▶ Text section
+ + +
In 1940, Davidenko worked part-time as an engineer for Plant No. 379 of the People's Commissariat of Aviation Industry of the USSR. Before he returned to Moscow, Davidenko was evacuated to the Kazan plant No.122 and 149 (under the Commissariat) after the USSR underwent Operation Barbarossa. The details of Davidenko's work at these aircraft factories are mostly unknown.

== Soviet atomic bomb project ==
In May 1943, Davidenko and many other scientists joined Igor Kurchatov's Laboratory No. 2 of the Academy of Sciences of the Soviet Union. He was admired for his knowledge, meticulousness and modesty. From 1943 to 1945, three types of nuclear reactor designs were developed there: heavy water reactors, graphite-water reactors, and uranium-fueled water reactors. Davidenko worked with Georgy Flyorov (the discoverer of spontaneous fission with Konstantin Petrzhak) in studying reactor technology.

In May 1948, Kurchatov's group, together with a number of other scientists, was directed to the All-Russian Scientific Research Institute of Experimental Physics or KB-11 in the closed city of Sarov, Nizhny Novgorod Oblast, as part of the Soviet nuclear weapons program. While there, he witnessed a deception during an unexpected visit by Lavrentiy Beria, the feared head of Soviet security and the politician in charge of the nuclear program under Stalin. Kurchatov was in the middle of querying the beveled edge on a plutonium hemisphere, when – reacting quickly before Beria and his entourage – he directed Yakov Zeldovich to double-check the calculations, which Zeldovich 'confirmed' to Kurchatov's satisfaction shortly afterwards.

Kurchatov put Davidenko in charge of one of three teams working simultaneously on neutron primers for nuclear bombs. The laboratory of the chemist Vitaly Aleksandrovich was selected to continue but Davidenko's laboratory provided equipment. He became director of Department 4 of the 'Installation' – the experimental nuclear research department – in 1952. Starting that year, he had repeatedly and strongly encouraged the theoretical physicists Andrei Sakharov and Zeldovich to pursue the route of atomic implosion to compress thermonuclear fuel for a hydrogen bomb in a two-stage device. In November, he and Sakharov went to a laboratory in Leningrad where preparations were being made to monitor radiation from an upcoming nuclear test. While there, they collected newly-fallen snow to concentrate and analyse for radionuclides from the U.S.'s Operation Ivy test earlier that month at Enewetak Atoll. The concentrate was mistakenly thrown away by another chemist.
+ + +
▶ Raw data

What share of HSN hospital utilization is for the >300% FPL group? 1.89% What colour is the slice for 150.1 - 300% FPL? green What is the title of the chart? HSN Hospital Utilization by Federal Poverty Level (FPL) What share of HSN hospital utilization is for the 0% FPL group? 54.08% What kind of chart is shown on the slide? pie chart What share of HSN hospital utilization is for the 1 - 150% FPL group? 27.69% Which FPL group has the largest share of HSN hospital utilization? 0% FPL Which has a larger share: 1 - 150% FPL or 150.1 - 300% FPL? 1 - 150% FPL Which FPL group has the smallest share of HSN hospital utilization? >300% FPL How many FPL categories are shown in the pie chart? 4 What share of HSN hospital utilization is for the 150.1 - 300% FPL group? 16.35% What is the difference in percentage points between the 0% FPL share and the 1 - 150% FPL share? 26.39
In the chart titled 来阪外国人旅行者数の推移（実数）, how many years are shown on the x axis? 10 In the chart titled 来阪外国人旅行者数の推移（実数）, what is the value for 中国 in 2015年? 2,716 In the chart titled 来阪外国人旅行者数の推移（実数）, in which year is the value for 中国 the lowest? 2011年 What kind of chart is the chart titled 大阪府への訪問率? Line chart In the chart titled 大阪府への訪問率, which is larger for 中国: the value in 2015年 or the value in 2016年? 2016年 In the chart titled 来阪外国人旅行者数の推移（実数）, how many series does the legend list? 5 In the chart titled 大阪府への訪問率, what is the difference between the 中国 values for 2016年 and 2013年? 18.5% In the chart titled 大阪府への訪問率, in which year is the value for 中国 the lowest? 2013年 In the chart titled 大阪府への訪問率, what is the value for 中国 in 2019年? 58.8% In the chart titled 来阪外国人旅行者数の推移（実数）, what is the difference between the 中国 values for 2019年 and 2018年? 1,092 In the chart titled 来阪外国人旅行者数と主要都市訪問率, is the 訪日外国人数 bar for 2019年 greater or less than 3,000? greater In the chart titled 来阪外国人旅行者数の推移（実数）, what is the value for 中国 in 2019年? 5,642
+ + +
▶ Problem
According to the text on Davidenko's work, what did he become director of in 1952? The lines above come from a different source than the text.

▶ Final answer
Department 4 of the 'Installation', the experimental nuclear research department.